Building an open record of compliance means we maintain ready documentation for client due diligence, especially for teams preparing new product filings or environmental submissions. We address both the technical and ethical requirements of modern chemical sourcing, reflecting the values of our clients who depend on traceable and responsible raw materials.
For those selecting advanced intermediates from a crowded market, subtle differences can spell success or frustration. While several aminophenoxy- or pyridine-based intermediates populate catalogs, not all offer the same synthetic flexibility or clean reaction profiles. Detailed synthetic routes reveal that the carboxamide group in our compound provides more robust downstream coupling, compared to parent arylamines or pyridines without amide functionality. This matters for those optimizing for fewer purification steps or minimizing side-reactions.
End-users have reported that our 4-(4-aminophenoxy)-N-methylpyridine-2-carboxamide maintains batch-reactivity in multi-step coupling reactions, without requiring extra purification or solvent adjustments. Competing intermediates with latent aldehyde or hydroxyl groups can give inconsistent results under the same conditions, according to direct comparative studies sent back from pharmaceutical scale-up teams. This feedback loop drives continual improvement on our process chemistry side.
For applications focused on optoelectronics or specialty coatings—where electronic properties rely on well-defined molecular structures—impurity carryover or uncontrolled polymorphism in competing materials can compromise consistent device performance. Direct-from-source synthesis allows us to tighten controls and respond quickly to customer specification changes, in ways indirect vendors cannot match.
Ongoing client engagement is not just a sales pitch—it’s a survival strategy that continually shapes our product. Our process teams regularly participate in technical audits, research exchange groups, and supply chain roundtables. We draw from real-world case studies in which tiny improvements to our process control, documentation, or packaging have solved persistent problems for end-users.

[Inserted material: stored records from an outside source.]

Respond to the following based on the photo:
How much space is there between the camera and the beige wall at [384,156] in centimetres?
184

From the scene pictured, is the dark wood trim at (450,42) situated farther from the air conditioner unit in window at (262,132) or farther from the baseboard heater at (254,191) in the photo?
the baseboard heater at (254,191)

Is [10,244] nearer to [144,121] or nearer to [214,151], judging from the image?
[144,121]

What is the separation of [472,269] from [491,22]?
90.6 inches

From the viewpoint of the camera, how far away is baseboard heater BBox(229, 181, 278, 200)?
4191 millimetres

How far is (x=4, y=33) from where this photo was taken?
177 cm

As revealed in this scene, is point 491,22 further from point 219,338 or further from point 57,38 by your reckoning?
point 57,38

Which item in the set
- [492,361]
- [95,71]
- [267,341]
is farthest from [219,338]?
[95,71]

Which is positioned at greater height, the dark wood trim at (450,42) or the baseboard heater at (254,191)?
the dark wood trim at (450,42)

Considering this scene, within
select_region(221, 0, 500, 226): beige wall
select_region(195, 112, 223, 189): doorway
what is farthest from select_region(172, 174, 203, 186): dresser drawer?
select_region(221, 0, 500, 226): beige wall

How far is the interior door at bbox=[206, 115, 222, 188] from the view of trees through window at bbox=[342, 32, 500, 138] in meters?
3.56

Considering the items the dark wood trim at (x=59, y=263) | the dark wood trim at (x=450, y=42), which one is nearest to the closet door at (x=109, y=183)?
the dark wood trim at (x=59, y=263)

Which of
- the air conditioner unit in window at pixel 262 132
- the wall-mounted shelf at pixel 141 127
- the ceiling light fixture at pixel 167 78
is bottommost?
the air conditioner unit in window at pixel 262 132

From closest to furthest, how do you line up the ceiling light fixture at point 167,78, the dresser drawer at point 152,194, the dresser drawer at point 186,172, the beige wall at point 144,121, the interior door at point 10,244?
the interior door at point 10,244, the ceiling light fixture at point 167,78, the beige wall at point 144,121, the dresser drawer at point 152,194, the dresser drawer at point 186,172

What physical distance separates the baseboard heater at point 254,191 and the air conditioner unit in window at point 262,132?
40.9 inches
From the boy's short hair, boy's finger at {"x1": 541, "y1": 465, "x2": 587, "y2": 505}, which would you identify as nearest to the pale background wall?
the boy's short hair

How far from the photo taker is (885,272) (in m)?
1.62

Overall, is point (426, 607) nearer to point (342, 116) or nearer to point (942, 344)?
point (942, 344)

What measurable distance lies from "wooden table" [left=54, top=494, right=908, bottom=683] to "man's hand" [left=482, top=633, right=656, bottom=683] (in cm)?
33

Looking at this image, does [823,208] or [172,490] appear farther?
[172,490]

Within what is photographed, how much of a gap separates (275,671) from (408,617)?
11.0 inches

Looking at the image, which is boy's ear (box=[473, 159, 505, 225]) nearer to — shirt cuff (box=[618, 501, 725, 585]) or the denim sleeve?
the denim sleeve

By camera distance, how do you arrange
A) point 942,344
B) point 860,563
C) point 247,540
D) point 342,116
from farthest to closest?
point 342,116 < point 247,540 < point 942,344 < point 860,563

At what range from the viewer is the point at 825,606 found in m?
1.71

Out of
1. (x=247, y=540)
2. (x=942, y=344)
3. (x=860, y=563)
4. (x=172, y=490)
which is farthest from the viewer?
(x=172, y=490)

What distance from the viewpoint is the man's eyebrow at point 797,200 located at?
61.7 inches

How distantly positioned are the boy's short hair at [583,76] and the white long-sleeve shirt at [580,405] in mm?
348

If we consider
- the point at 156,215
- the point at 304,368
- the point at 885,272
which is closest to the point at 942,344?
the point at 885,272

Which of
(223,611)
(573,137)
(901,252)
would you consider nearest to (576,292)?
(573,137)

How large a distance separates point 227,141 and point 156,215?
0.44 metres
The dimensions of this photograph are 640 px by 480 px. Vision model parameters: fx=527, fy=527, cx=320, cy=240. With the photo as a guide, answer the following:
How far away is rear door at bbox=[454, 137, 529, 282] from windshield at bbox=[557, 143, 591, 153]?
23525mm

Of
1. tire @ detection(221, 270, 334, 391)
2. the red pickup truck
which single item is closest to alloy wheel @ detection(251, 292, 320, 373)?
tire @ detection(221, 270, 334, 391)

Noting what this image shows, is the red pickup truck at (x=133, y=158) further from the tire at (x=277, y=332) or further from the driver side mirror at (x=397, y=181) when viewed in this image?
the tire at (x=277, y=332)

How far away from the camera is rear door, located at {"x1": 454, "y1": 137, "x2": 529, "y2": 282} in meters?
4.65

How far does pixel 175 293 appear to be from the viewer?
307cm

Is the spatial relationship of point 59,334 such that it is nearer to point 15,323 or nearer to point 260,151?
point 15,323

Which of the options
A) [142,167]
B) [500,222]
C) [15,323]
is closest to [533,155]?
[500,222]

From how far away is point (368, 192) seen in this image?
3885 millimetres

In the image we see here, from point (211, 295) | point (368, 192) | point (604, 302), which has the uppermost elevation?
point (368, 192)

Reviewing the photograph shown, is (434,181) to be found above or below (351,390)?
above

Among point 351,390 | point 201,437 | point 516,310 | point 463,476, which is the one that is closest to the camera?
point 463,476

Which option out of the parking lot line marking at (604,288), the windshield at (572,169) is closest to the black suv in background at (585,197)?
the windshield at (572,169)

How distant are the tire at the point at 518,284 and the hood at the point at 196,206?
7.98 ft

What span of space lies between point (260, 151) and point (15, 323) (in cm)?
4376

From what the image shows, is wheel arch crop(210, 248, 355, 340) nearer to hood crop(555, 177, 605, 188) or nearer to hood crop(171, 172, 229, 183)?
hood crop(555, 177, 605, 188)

This open dialogue has led to steady upgrades in our facilities and refinements in analytical methods. Some clients contributed direct feedback on spectral artifact reduction, improved bulk powder flow, or instructions on custom packaging for cold-chain shipping. Taking those suggestions seriously keeps our production relevant and responsive to the actual problems chemists face with live projects.
For material scientists and pharmaceutical innovators alike, this means their projects start with a reliable cornerstone. With each batch of our product, the feedback continues to shape what lands on the next loading dock or laboratory bench.
Chemists look to future-ready intermediates as both functional supports and enabling scaffolds. 4-(4-aminophenoxy)-N-methylpyridine-2-carboxamide answers these evolving needs through a blend of synthetic flexibility, product stability, and precision documentation. New discovery platforms in medicinal chemistry, process optimization for generics manufacturing, and the invention of next-generation materials all stand to benefit from a well-made intermediate with such features.
As chemistry continues to push into new applications—bioactive molecules, smart polymers, next-gen coatings—we stay involved right at the manufacturing level. Our investment in producing 4-(4-aminophenoxy)-N-methylpyridine-2-carboxamide at the highest standards reflects not just market demand, but the shared pursuit of efficient, innovative, and sustainable science for the years ahead.